[[ PROVIDED MATERIAL, beginning ]]
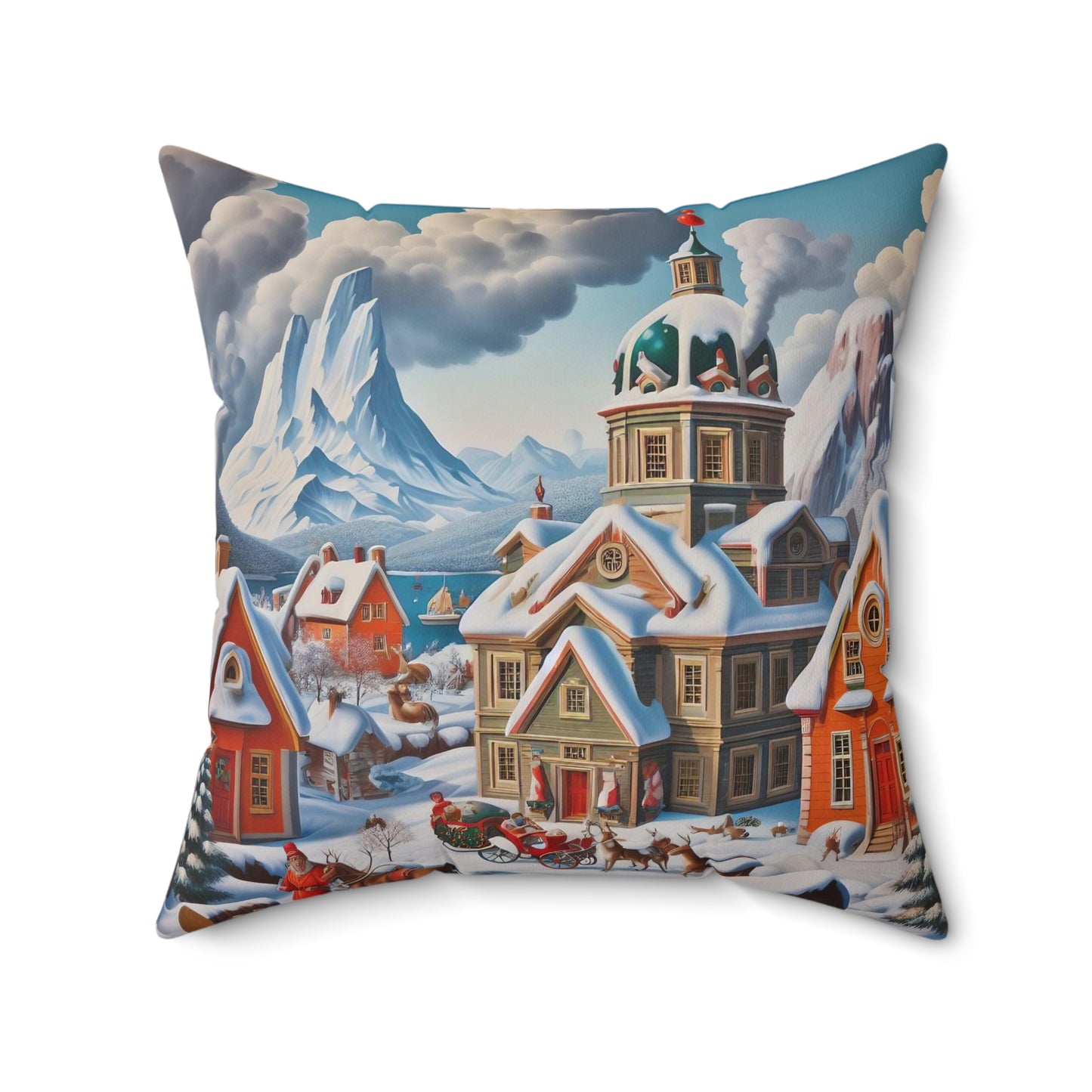 Spun Polyester Square Pillow - Winter 124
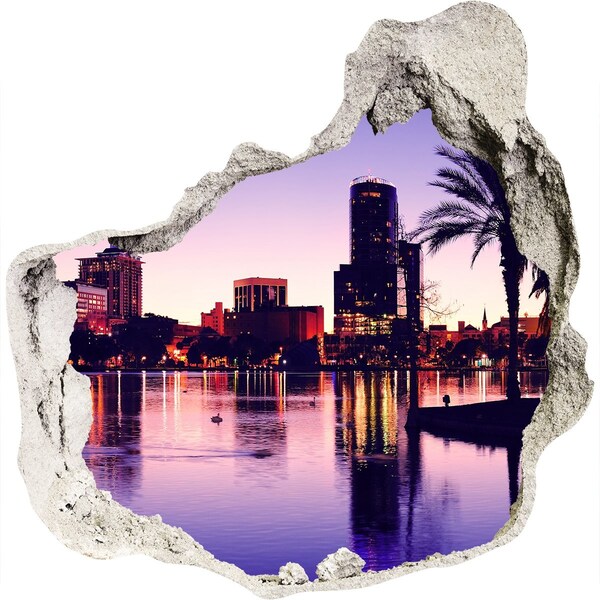 tegelstickers Zonsondergang boven de stad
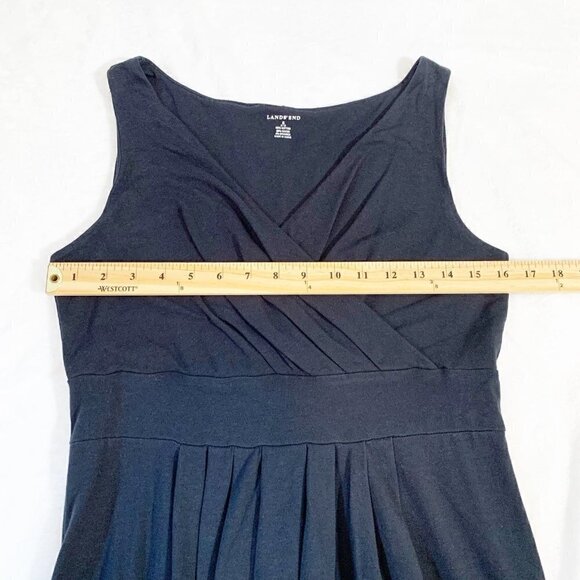 Lands' End black sleeveless cross front empire waist stretch knee length dress - Picture 7 of 8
[[ PROVIDED MATERIAL, end ]]
• TASK TO CARRY OUT
Copy all the lines of data exactly as they appear, dropping any images.

• SOLUTION TO THIS EXERCISE
 Spun Polyester Square Pillow - Winter 124
 tegelstickers Zonsondergang boven de stad
 Lands' End black sleeveless cross front empire waist stretch knee length dress - Picture 7 of 8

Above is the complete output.